What the task requires |
Transcribe all the records exactly and omit any images they hold.

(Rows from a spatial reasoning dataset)
==================================================
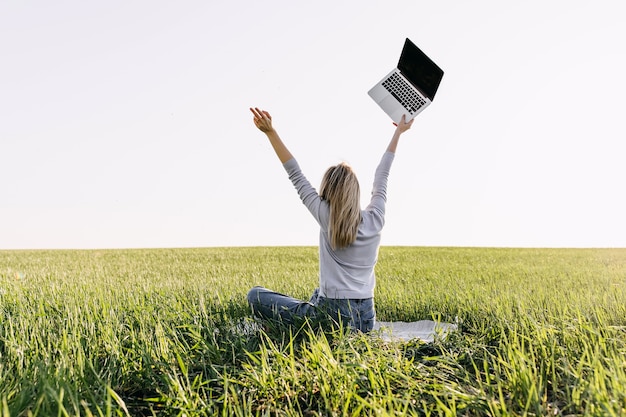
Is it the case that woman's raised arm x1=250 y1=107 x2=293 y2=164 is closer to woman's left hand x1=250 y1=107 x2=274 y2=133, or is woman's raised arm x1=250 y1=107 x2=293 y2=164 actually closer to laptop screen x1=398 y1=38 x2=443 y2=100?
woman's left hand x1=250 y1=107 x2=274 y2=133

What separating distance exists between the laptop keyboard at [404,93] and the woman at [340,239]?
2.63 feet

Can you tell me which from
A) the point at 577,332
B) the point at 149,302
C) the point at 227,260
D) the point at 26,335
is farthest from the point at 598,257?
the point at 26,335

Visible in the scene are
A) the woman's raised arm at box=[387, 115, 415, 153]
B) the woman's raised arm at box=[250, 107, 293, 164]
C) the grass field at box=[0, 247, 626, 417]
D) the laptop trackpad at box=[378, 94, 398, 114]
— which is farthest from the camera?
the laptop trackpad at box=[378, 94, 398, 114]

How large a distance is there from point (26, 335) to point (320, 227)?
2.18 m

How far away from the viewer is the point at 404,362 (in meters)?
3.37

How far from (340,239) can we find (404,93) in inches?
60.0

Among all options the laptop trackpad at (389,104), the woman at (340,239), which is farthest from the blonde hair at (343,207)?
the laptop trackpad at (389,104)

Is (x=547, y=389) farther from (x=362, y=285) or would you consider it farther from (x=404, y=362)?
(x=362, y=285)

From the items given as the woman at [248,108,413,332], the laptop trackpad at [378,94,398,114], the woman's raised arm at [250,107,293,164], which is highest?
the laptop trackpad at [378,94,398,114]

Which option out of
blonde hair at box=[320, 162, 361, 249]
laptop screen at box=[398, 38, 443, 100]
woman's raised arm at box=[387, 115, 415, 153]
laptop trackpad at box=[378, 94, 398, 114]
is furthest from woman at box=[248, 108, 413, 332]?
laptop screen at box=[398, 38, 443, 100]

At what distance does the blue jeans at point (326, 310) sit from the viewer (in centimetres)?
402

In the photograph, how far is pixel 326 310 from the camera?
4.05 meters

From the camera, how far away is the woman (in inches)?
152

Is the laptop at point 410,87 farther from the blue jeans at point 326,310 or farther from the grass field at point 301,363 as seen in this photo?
==================================================
Exercise answer |
Is it the case that woman's raised arm x1=250 y1=107 x2=293 y2=164 is closer to woman's left hand x1=250 y1=107 x2=274 y2=133, or is woman's raised arm x1=250 y1=107 x2=293 y2=164 actually closer to laptop screen x1=398 y1=38 x2=443 y2=100?
woman's left hand x1=250 y1=107 x2=274 y2=133

What separating distance exists between the laptop keyboard at [404,93] and the woman at [340,239]?
2.63 feet

Can you tell me which from
A) the point at 577,332
B) the point at 149,302
C) the point at 227,260
D) the point at 26,335
is farthest from the point at 598,257?
the point at 26,335

Visible in the scene are
A) the woman's raised arm at box=[387, 115, 415, 153]
B) the woman's raised arm at box=[250, 107, 293, 164]
C) the grass field at box=[0, 247, 626, 417]
D) the laptop trackpad at box=[378, 94, 398, 114]
— which is farthest from the camera?
the laptop trackpad at box=[378, 94, 398, 114]

How large a distance is there from point (26, 335) to point (320, 227)?
2.18 m

How far away from the viewer is the point at 404,362 (in meters)?
3.37

How far from (340,239) can we find (404,93) in inches?
60.0

Among all options the laptop trackpad at (389,104), the woman at (340,239), which is farthest from the blonde hair at (343,207)?
the laptop trackpad at (389,104)

Is (x=547, y=389) farther from (x=362, y=285) or would you consider it farther from (x=404, y=362)?
(x=362, y=285)

From the items given as the woman at [248,108,413,332], the laptop trackpad at [378,94,398,114], the woman's raised arm at [250,107,293,164], which is highest?
the laptop trackpad at [378,94,398,114]

Which option out of
blonde hair at box=[320, 162, 361, 249]
laptop screen at box=[398, 38, 443, 100]
woman's raised arm at box=[387, 115, 415, 153]
laptop trackpad at box=[378, 94, 398, 114]
is furthest from woman at box=[248, 108, 413, 332]?
laptop screen at box=[398, 38, 443, 100]

At what distance does the blue jeans at point (326, 310) sit from the viewer (in centimetres)?
402

In the photograph, how far is pixel 326 310 from the camera?
4.05 meters

From the camera, how far away is the woman (in inches)?
152

Is the laptop at point 410,87 farther from the blue jeans at point 326,310 or farther from the grass field at point 301,363 as seen in this photo?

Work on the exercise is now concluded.